INSTRUCTIONS FOR THE TASK:
For the records shown below, return an exact copy that excludes the pictures.
____
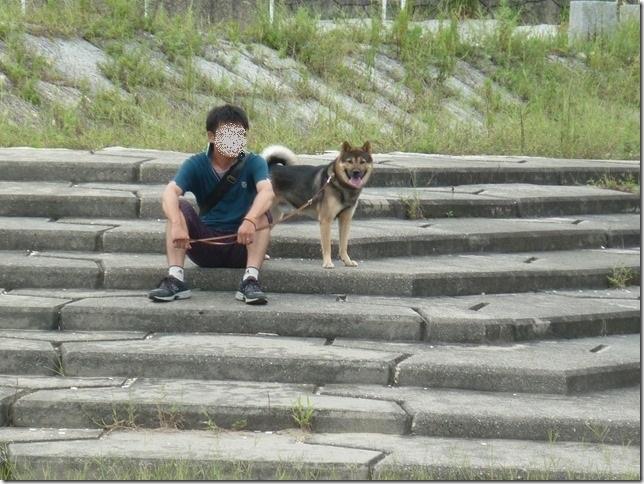 201609海散歩2-31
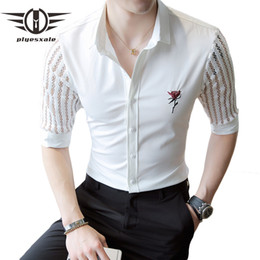 Summer Shirt Patterns Australia - Plyesxale Rose Pattern Embroidery Shirt Men See Through Half Sleeve Shirt 2019 Spring Summer White Mens Floral Lace Shirts S10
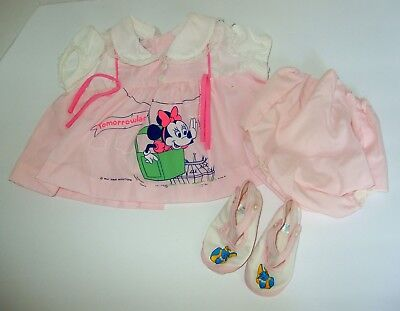 Vintage CATTON CANDY Pink Baby Outfit Walt Disney Minnie Mouse
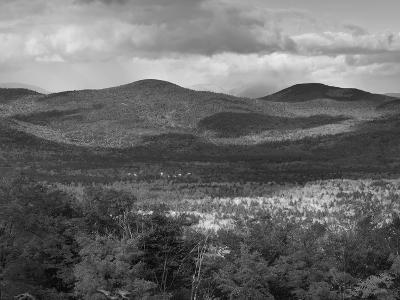White Mountains National Forest, New Hampshire, New England, USA, North America-Alan Copson-Photographic Print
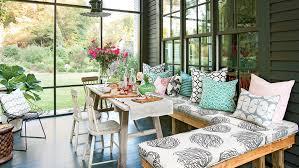 screened porch furniture. Modern Cottage Screened Porch Furniture T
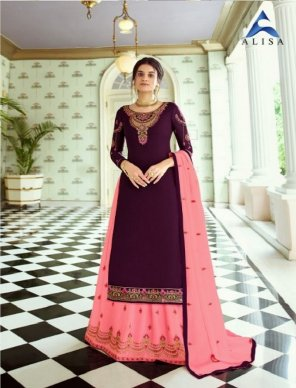 magenta satin georgette fabric embroidery work festival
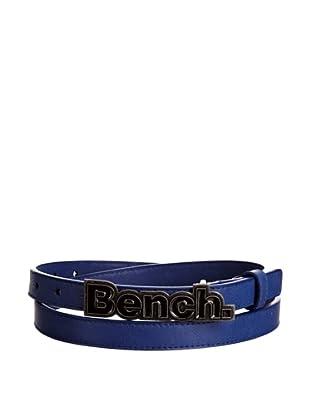 Cinturón Flory (Azul)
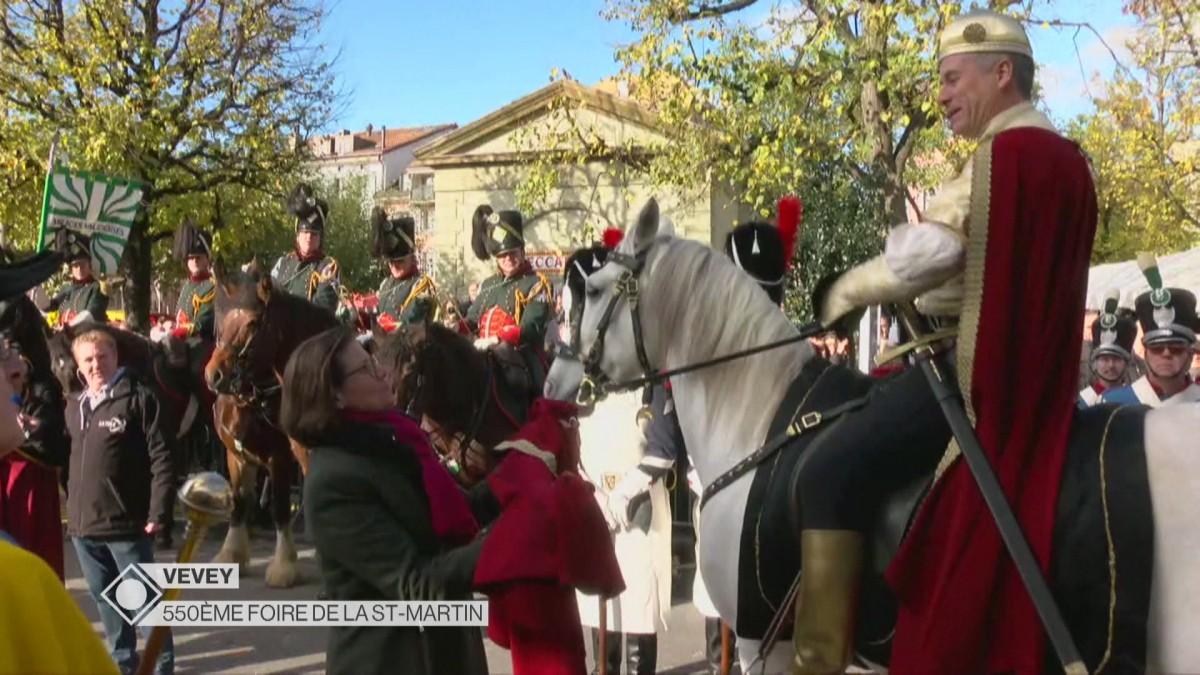 Le best-of de la Saint-Martin à Vevey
____
SOLUTION TO THIS PROBLEM:
 201609海散歩2-31
 Summer Shirt Patterns Australia - Plyesxale Rose Pattern Embroidery Shirt Men See Through Half Sleeve Shirt 2019 Spring Summer White Mens Floral Lace Shirts S10
 Vintage CATTON CANDY Pink Baby Outfit Walt Disney Minnie Mouse
White Mountains National Forest, New Hampshire, New England, USA, North America-Alan Copson-Photographic Print
 screened porch furniture. Modern Cottage Screened Porch Furniture T
 magenta satin georgette fabric embroidery work festival
 Cinturón Flory (Azul)
 Le best-of de la Saint-Martin à Vevey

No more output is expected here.